De l’excès de rémunération à l’excès de réglementation

mercredi, 26.02.2020

Sophie Paschoud*

Sophie Paschoud

La Commission des institutions politiques du Conseil national a mis en consultation, jusqu’à fin février, un avant-projet de loi faisant suite à une initiative parlementaire intitulée «Entreprises fédérales et entreprises liées à la Confédération. Pour des rétributions appropriées et pour la fin des salaires excessifs». Si la voie réglementaire n’est pas opportune, les excès ne sauraient pour autant être admis.

L’avant-projet a pour objet principal de plafonner à un million de francs par année la rémunération des cadres de haut niveau et des membres du conseil d’administration d’un certain nombre d’entreprises fédérales ou liées à la Confédération: La Poste Suisse, Swisscom, la SSR, la Caisse nationale suisse d’assurance en cas d’accidents (CNA/Suva), Skyguide, RUAG Holding et CFF. 

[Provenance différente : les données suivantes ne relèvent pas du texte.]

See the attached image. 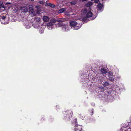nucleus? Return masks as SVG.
<instances>
[{
  "label": "nucleus",
  "instance_id": "1",
  "mask_svg": "<svg viewBox=\"0 0 131 131\" xmlns=\"http://www.w3.org/2000/svg\"><path fill=\"white\" fill-rule=\"evenodd\" d=\"M70 25L71 28L74 30H77L81 27L80 25L74 21H71L70 22Z\"/></svg>",
  "mask_w": 131,
  "mask_h": 131
},
{
  "label": "nucleus",
  "instance_id": "2",
  "mask_svg": "<svg viewBox=\"0 0 131 131\" xmlns=\"http://www.w3.org/2000/svg\"><path fill=\"white\" fill-rule=\"evenodd\" d=\"M0 20L2 24H6L9 23V19L6 16H1Z\"/></svg>",
  "mask_w": 131,
  "mask_h": 131
},
{
  "label": "nucleus",
  "instance_id": "3",
  "mask_svg": "<svg viewBox=\"0 0 131 131\" xmlns=\"http://www.w3.org/2000/svg\"><path fill=\"white\" fill-rule=\"evenodd\" d=\"M60 25L63 31L67 32L69 30V26L67 24H65L63 23H61L60 24Z\"/></svg>",
  "mask_w": 131,
  "mask_h": 131
},
{
  "label": "nucleus",
  "instance_id": "4",
  "mask_svg": "<svg viewBox=\"0 0 131 131\" xmlns=\"http://www.w3.org/2000/svg\"><path fill=\"white\" fill-rule=\"evenodd\" d=\"M82 128L81 126L80 125H78L76 124L75 126H74L73 130L75 131H81Z\"/></svg>",
  "mask_w": 131,
  "mask_h": 131
},
{
  "label": "nucleus",
  "instance_id": "5",
  "mask_svg": "<svg viewBox=\"0 0 131 131\" xmlns=\"http://www.w3.org/2000/svg\"><path fill=\"white\" fill-rule=\"evenodd\" d=\"M47 26L48 29L49 30H51L54 27H55L56 25H54L50 22L48 23L47 24Z\"/></svg>",
  "mask_w": 131,
  "mask_h": 131
},
{
  "label": "nucleus",
  "instance_id": "6",
  "mask_svg": "<svg viewBox=\"0 0 131 131\" xmlns=\"http://www.w3.org/2000/svg\"><path fill=\"white\" fill-rule=\"evenodd\" d=\"M21 9L22 12L24 13L27 12L28 10V9L27 7L25 6L21 7Z\"/></svg>",
  "mask_w": 131,
  "mask_h": 131
},
{
  "label": "nucleus",
  "instance_id": "7",
  "mask_svg": "<svg viewBox=\"0 0 131 131\" xmlns=\"http://www.w3.org/2000/svg\"><path fill=\"white\" fill-rule=\"evenodd\" d=\"M29 12L33 14L34 12V10L32 6H30L29 8Z\"/></svg>",
  "mask_w": 131,
  "mask_h": 131
},
{
  "label": "nucleus",
  "instance_id": "8",
  "mask_svg": "<svg viewBox=\"0 0 131 131\" xmlns=\"http://www.w3.org/2000/svg\"><path fill=\"white\" fill-rule=\"evenodd\" d=\"M43 20L44 21L47 22L49 20V18L47 16H45L43 17Z\"/></svg>",
  "mask_w": 131,
  "mask_h": 131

Dans sa réponse à la consultation, le Centre Patronal  s’est prononcé contre l’intervention du législateur dans la politique salariale de ces entités, pour les motifs suivants. Premièrement, la fixation d’un plafond unique pour l’ensemble de ces entreprises néglige le terrain dans lequel elles évoluent. Si elles ont pour point commun d’être en mains essentielles ou exclusives de la Confédération, il n’en reste pas moins qu’elles déploient leurs activités respectives dans des secteurs économiques différents et que le «juste» salaire - si tant est qu’il puisse être déterminé - diffère en conséquence. En cas d’acceptation du projet, le montant d’un million de francs ne constituerait pas seulement une limite. Il pourrait aussi devenir la norme, ce qui irait à l’encontre de l’objectif. A côté de cela, il existe un risque de «fuite» des cadres les plus compétents vers le privé, dans des secteurs plus rémunérateurs. 

S’opposer à la (sur-)réglementation ne signifie pas pour autant louer les excès. Pour ce qui concerne le secteur privé, le Centre Patronal s’est toujours opposé, par principe, à l’intervention du législateur dans les rapports de travail. Il n’en est pas moins parfois troublé, voire mal à l’aise, face à des rémunérations de «top managers» qui dépassent tout simplement l’entendement. Le législateur n’a cependant pas pour fonction d’arrêter les règles de la décence et de la bienséance.

Le raisonnement n’est en revanche pas transposable tel quel s’agissant des entreprises en mains publiques. L’opposition formulée quant à l’avant-projet présenté plus haut est avant tout de nature pragmatique. Sur le principe en revanche, l’Etat-propriétaire a, vis-à-vis du contribuable, des comptes à rendre. Lorsque ce dernier formule sa grogne – justifiée ou non – à l’égard des rémunérations des dirigeants de ce type d’entreprises, c’est généralement moins par réflexe calviniste qu’en raison d’une péjoration des prestations, présentée comme une nécessité économique. Propos de Café du commerce, peut-être; il n’empêche que le Café du commerce est propice à la récolte de signatures. Afin d’éviter que les entreprises publiques soient à moyen terme paralysées par un carcan réglementaire inadéquat, un petit effort de communication ne serait peut-être pas un luxe.